Alexis Marchitte—The picture featured is of myself and 17 other Brockport students who chose to spend our spring break in Fort Lauderdale, Florida, volunteering with Habitat for Humanity.
Recently I became interested in volunteering because of a lecture we had in my English composition class. My professor started asking us what makes our life worth something, what do we have to do in order to make it worthwhile? If you didn’t exist, would the world be any different? After that class, all I could think about was that being 18 years old I’m most likely 1/5th through my life (if I’m lucky) and I haven’t done anything worthwhile yet. It felt like time was closing in on me, which is not the best feeling to have during your “golden years”. So this led me to research information about volunteer programs with AmeriCorps, the Peace Corps, and other various volunteer groups. All of these programs required you to take time off of school, and unfortunately with the whole time closing in on me situation, I didn’t think that was the best option. Then randomly one day I’m scrolling through Twitter, probably procrastinating my homework, when I come across a retweet from Brockport’s Habitat for Humanity Club saying they need to fill one more spot for their spring break trip. At this point, I’ve already decided that I’m going because it was clearly fate that I saw this tweet. I quickly called my mom and she approved my decision, then I set up everything with the club’s president. Four days later, I’m in a car with 5 other people I just met and we’re about to drive 24 hours to Florida. I was most nervous about not knowing anybody, but we all became friends very quickly and I was actually pretty sad to have to part ways with them when we got back to Brockport.

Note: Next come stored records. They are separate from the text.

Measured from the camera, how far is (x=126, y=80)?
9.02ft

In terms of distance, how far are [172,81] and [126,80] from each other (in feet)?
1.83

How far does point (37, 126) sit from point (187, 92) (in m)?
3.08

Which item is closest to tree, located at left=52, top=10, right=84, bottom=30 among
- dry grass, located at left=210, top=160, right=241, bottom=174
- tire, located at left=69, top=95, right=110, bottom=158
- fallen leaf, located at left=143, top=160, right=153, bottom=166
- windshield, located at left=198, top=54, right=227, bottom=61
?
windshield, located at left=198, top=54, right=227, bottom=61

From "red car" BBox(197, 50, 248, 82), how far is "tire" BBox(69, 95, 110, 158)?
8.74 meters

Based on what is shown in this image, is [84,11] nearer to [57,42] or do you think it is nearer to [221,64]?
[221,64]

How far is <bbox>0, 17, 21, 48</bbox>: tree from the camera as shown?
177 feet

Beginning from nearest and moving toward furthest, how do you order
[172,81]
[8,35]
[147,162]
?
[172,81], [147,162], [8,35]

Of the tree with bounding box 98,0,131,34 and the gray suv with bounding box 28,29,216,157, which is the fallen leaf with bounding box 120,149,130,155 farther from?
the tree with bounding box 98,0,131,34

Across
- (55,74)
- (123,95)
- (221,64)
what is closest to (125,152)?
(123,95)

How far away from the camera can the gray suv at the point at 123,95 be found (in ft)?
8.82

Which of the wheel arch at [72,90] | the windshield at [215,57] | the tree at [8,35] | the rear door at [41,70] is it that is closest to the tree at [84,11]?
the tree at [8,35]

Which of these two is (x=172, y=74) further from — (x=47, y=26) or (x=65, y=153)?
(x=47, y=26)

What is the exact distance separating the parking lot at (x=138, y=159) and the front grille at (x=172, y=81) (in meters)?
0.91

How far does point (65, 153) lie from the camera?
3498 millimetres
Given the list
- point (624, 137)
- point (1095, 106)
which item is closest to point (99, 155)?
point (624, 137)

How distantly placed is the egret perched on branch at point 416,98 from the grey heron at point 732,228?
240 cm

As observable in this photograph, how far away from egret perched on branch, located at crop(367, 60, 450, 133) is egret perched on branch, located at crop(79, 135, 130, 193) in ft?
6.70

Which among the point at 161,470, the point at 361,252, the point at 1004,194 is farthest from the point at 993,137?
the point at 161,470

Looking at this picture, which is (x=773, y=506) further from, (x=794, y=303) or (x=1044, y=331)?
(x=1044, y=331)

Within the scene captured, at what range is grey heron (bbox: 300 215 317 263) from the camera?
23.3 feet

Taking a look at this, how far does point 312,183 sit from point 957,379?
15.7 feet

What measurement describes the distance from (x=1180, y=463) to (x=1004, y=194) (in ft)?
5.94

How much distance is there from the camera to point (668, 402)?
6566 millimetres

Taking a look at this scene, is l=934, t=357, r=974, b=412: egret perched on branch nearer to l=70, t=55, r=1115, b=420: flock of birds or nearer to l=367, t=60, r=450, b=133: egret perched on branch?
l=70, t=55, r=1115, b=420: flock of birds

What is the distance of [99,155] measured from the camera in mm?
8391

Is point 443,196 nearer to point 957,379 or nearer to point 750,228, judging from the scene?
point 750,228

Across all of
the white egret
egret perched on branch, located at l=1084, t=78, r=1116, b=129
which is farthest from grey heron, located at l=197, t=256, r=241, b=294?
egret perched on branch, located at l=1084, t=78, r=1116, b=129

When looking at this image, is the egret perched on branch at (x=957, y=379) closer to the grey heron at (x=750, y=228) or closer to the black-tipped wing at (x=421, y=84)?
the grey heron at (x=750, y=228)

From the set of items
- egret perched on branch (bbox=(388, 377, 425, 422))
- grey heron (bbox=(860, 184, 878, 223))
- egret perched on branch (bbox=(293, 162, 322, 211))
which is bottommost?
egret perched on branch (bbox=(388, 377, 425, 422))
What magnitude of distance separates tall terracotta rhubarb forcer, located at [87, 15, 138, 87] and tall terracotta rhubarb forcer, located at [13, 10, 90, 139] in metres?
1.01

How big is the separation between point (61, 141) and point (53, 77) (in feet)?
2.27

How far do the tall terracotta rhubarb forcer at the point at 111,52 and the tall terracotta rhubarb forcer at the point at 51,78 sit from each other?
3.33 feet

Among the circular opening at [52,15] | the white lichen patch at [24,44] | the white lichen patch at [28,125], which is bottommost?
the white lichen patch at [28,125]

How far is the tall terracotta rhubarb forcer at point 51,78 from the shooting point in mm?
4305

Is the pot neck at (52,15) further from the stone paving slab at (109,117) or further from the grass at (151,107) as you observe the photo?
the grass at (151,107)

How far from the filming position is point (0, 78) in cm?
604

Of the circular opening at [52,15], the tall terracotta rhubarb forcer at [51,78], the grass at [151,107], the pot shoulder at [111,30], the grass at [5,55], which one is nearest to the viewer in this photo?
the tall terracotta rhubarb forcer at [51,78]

OK, I’ll start telling you about the trip now. After 24 hours of driving, we finally arrived in Florida Sunday afternoon. We met with our Habitat for Humanity coordinator and got settled into our cabins. We were pretty tired after driving for so long, but we all got up Monday morning at 7am to see the sunrise over the beach that was a 2-minute walk from our cabin. The rest of the day we had free to explore Fort Lauderdale before we started work on Tuesday. We worked Tuesday–Friday every day from 7am to 1pm on four different houses. Three of the houses needed roofing while two of the houses needed window trimmings/bucks finished. I was in the window group; in four days we completed two houses’ worth of windows. We even had the chance to work along with the future homeowner on her house. It was so amazing to meet her, she was so appreciative of us. Habitat for Humanity’s slogan is, “It’s not a hand out, it’s a hand up”, and that’s exactly what we were doing in Fort Lauderdale. Habitat strives to make a stepping stone for individuals, somewhere they can start to improve their lives and move ahead. It was an incredible experience, and the sense of community was just overwhelming. We had a group of 65 college students from all over the country working together on these houses. We were led by a group of volunteers who were retired and chose to spend their retired lives traveling across the country to build homes for those in need. Every aspect of this trip was remarkable from the sense of community to the actual work we accomplished.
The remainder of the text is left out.